╭─ PROVIDED DATA

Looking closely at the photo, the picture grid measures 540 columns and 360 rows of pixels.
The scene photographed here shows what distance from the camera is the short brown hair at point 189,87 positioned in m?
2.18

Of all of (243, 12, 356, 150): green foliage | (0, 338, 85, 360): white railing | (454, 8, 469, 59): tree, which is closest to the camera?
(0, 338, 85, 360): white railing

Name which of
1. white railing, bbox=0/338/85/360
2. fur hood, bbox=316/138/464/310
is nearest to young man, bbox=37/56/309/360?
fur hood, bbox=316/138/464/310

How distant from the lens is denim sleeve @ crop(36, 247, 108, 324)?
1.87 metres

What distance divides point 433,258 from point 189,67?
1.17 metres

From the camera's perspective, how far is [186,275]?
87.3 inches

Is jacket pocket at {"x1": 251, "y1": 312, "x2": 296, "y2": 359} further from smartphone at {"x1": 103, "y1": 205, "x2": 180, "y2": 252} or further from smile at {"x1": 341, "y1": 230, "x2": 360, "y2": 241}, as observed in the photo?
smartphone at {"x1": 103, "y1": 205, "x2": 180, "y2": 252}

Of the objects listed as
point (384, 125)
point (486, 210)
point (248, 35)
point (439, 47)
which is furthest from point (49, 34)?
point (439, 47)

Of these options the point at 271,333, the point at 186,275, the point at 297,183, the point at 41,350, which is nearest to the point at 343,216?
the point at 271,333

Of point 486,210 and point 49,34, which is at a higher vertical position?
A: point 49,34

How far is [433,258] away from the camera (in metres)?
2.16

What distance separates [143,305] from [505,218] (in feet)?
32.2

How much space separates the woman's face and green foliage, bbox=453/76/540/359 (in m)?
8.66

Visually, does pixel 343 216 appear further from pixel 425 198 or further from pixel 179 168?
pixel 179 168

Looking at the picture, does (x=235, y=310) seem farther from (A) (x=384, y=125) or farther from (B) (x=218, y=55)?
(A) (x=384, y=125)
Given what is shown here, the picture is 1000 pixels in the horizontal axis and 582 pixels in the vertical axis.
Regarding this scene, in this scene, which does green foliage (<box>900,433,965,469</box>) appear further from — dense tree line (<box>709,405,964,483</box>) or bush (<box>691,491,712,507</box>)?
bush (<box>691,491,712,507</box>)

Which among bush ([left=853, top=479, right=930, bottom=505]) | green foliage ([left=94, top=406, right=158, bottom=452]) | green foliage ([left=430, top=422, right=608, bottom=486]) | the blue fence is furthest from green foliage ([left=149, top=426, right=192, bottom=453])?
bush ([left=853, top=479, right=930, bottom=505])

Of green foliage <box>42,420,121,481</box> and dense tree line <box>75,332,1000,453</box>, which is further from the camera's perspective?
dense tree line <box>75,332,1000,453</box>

╰─

## THE EXERCISE
Find the line containing "Given what is" in the material above. Print it and every line after it through the end, exactly and only those.

## ANSWER TO THE EXERCISE
Given what is shown here, the picture is 1000 pixels in the horizontal axis and 582 pixels in the vertical axis.
Regarding this scene, in this scene, which does green foliage (<box>900,433,965,469</box>) appear further from — dense tree line (<box>709,405,964,483</box>) or bush (<box>691,491,712,507</box>)?
bush (<box>691,491,712,507</box>)

Which among bush ([left=853, top=479, right=930, bottom=505]) | green foliage ([left=94, top=406, right=158, bottom=452]) | green foliage ([left=430, top=422, right=608, bottom=486]) | the blue fence is furthest from green foliage ([left=149, top=426, right=192, bottom=453])?
bush ([left=853, top=479, right=930, bottom=505])

Of green foliage <box>42,420,121,481</box> and dense tree line <box>75,332,1000,453</box>, which is further from the camera's perspective?
dense tree line <box>75,332,1000,453</box>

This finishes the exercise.